### PROBLEMA PROPOSTO
Você pode transcrever, palavra por palavra, a parte do texto sobre a audiência pública que se abre com as palavras que contêm "Fotos: Mauro Mello" e se fecha com "da concessionária CEEE-Equatorial."?

### TEXTO DE ORIGEM
Fotos: Mauro Mello
A cobrança de dívidas anteriores a regularização da conta de luz em bairros de baixa renda da Região Metropolitana; os serviços de manutenção inconsistentes, que não resolvem os problemas nos postes e na fiação; além da demora e a falta de retorno das demandas dos consumidores, foram os principais problemas apontados na audiência pública que tratou do atendimento da concessionária CEEE-Equatorial.
Protocolada em conjunto pela presidenta da Comissão de Segurança, Serviços Públicos e Modernização do Estado, deputada Stela Farias e pelo deputado Pepe Vargas, membro titular, a audiência lotou o Plenarinho da Assembleia Legislativa. Entre os presentes estavam moradores dos bairros Onze de Abril, Jardim Porto Alegre, Porto Seco, Vila Amazônia, Loteamento do Bosque, Lomba do Pinheiro, Condomínio Marista, localizados em Alvorada, Viamão e Porto Alegre.

### EXTRATO DE DADOS
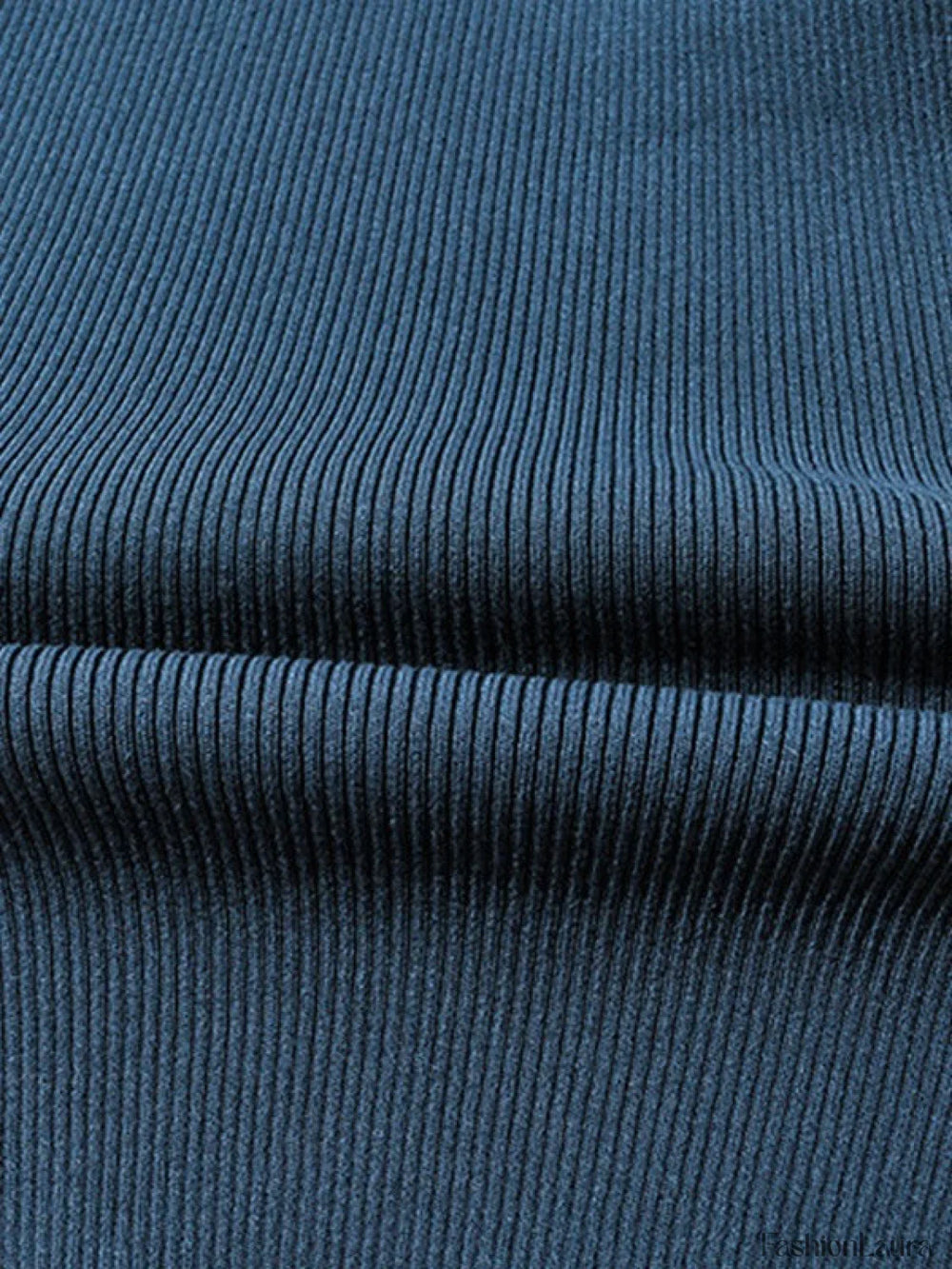 V Neck Ribbed Knit Long Sleeve Mini Dress Mini Dresses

### RESOLUÇÃO DO PROBLEMA
Fotos: Mauro Mello
A cobrança de dívidas anteriores a regularização da conta de luz em bairros de baixa renda da Região Metropolitana; os serviços de manutenção inconsistentes, que não resolvem os problemas nos postes e na fiação; além da demora e a falta de retorno das demandas dos consumidores, foram os principais problemas apontados na audiência pública que tratou do atendimento da concessionária CEEE-Equatorial.